--- BEGIN Page text ---

# Project 1 Report - Nick Vega

The project report should include a brief justification of your solution at a high-level, e.g., using any relevant explanations, equations, or pictures that help to explain your solution. You should also describe what your code does, e.g. using a couple of sentences per function to describe your code structure. 

## Task 1A : Linear Regression

In this task, my group implemented linear regression with gradient descent optimization from scratch. 

The dataset used was a synthetic dataset that was provided. 

In this task, my group learned how to
- implement linear regression from scratch (no ML libraries)
- implement loss functions and their gradient
- implement and understand gradient descent optimization
- implement visualizations and analyze model performance

Before we implemented linear regression with gradient descent optimization from scratch, we were provided with a given problem setup that included 
- necessary dependencies
- utility functions (data generation and visualization)

Below is the following generated data that is provided and used in this task.

![Generated Data](/workspaces/regression-and-model-selection/images/generated_data.png)

--- END Page text ---
--- BEGIN Supplied material ---

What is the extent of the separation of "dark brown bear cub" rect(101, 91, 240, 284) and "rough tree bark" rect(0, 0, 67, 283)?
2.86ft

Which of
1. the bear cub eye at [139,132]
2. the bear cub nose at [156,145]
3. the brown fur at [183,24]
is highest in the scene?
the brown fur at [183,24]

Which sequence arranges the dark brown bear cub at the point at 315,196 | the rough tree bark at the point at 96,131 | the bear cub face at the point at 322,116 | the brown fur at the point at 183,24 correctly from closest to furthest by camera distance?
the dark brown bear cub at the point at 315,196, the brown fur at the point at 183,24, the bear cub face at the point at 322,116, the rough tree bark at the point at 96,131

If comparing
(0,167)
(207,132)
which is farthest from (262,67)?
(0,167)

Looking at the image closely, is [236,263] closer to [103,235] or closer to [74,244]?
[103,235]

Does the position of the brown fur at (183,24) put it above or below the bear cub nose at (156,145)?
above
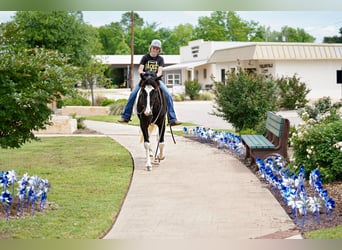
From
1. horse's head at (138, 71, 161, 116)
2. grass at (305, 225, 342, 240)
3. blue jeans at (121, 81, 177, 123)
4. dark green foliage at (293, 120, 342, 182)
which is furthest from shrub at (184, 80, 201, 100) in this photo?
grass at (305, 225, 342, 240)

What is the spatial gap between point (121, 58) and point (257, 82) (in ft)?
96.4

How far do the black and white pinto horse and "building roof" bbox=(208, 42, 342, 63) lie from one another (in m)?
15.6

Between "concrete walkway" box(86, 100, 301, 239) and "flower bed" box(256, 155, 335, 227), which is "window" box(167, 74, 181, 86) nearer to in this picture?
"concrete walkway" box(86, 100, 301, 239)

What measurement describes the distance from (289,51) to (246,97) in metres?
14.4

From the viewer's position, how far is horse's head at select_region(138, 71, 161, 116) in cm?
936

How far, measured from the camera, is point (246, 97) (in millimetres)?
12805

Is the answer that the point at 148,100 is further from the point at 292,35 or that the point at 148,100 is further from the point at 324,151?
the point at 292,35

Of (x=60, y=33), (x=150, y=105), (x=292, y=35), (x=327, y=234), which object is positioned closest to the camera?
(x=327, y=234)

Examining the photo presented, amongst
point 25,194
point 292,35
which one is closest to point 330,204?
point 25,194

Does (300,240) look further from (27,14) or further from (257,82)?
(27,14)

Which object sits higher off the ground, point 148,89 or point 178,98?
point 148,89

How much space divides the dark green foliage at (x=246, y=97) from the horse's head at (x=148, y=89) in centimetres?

--- END Supplied material ---

* _Exercises_:
- a) From the listing, give as a numbered list every line from the one containing "in this picture?" through the listing's last line, with blank lines left out.
- b) Write what comes next in the linear regression project report, continuing after its last line.

* _Exercise answers_:
- a)
1. Between "concrete walkway" box(86, 100, 301, 239) and "flower bed" box(256, 155, 335, 227), which is "window" box(167, 74, 181, 86) nearer to in this picture?
2. "concrete walkway" box(86, 100, 301, 239)
3. What measurement describes the distance from (289,51) to (246,97) in metres?
4. 14.4
5. From the viewer's position, how far is horse's head at select_region(138, 71, 161, 116) in cm?
6. 936
7. How far, measured from the camera, is point (246, 97) (in millimetres)?
8. 12805
9. Is the answer that the point at 148,100 is further from the point at 292,35 or that the point at 148,100 is further from the point at 324,151?
10. the point at 292,35
11. Of (x=60, y=33), (x=150, y=105), (x=292, y=35), (x=327, y=234), which object is positioned closest to the camera?
12. (x=327, y=234)
13. Examining the photo presented, amongst
14. point 25,194
15. point 292,35
16. which one is closest to point 330,204?
17. point 25,194
18. Does (300,240) look further from (27,14) or further from (257,82)?
19. (27,14)
20. Which object sits higher off the ground, point 148,89 or point 178,98?
21. point 148,89
22. How much space divides the dark green foliage at (x=246, y=97) from the horse's head at (x=148, y=89) in centimetres?

- b)
### Task 1A.1: Modeling

**TASK** 

In linear regression, we must find coefficents $\hat{\mathbf{w}}$ such that the residual between $\hat{y} = \hat{\mathbf{w}}^\top \tilde{\mathbf{x}}$, and $y$ is minimized.

To find the optimal coefficents $\hat{\mathbf{w}}$ that minimizes the residuals, we will need to implement gradient descent optimization. However, before we implemnet gradient descent optimization, we must first implement a loss function that can calculate the gradient of the empirical risk function with respect to w and the regularized loss of the empirical risk during each iteration of gradient descent.

In order to do this, we start with a ridge regression risk function, defined as 

$$ R({\mathbf{w}}) = \mathbb{E}[(y-{\mathbf{w}}^\top \mathbf{x})^2)] +  \lambda \mathbf{w}^\top \mathbf{w}$$

The ridge regression risk function will need to be approximated by the empirical risk. The result is:

$$\hat{R}_{\text{ridge}}(\mathbf{w}) = \frac{1}{n} \sum_{i=1}^n \left(y_i - \mathbf{w}^\top \mathbf{x}_i\right)^2 + \lambda \mathbf{w}^\top \mathbf{w}$$

In this task, we were instructued to construct a customized function that would return the empirical risk and its gradient at parameter w.

**SOLUTION**

We are tasked with constructed a customized function that will return the empirical risk and its gradient at parameter w.

We defined a function named lossFunction that took a numpy array of w, X, and y, and a regularization paramter lambda and returned the computed ridge regression risk function and its gradient.

In the function, the code initializes the regLoss to 0 and creates a gradient vector that is filled with zeros of the shape of w.

Then, the code computes 

$$\hat{R}_{\text{ridge}}(\mathbf{w}) = \frac{1}{n} \sum_{i=1}^n \left(y_i - \mathbf{w}^\top \mathbf{x}_i\right)^2 + \lambda \mathbf{w}^\top \mathbf{w}$$

where n is the number of rows in X.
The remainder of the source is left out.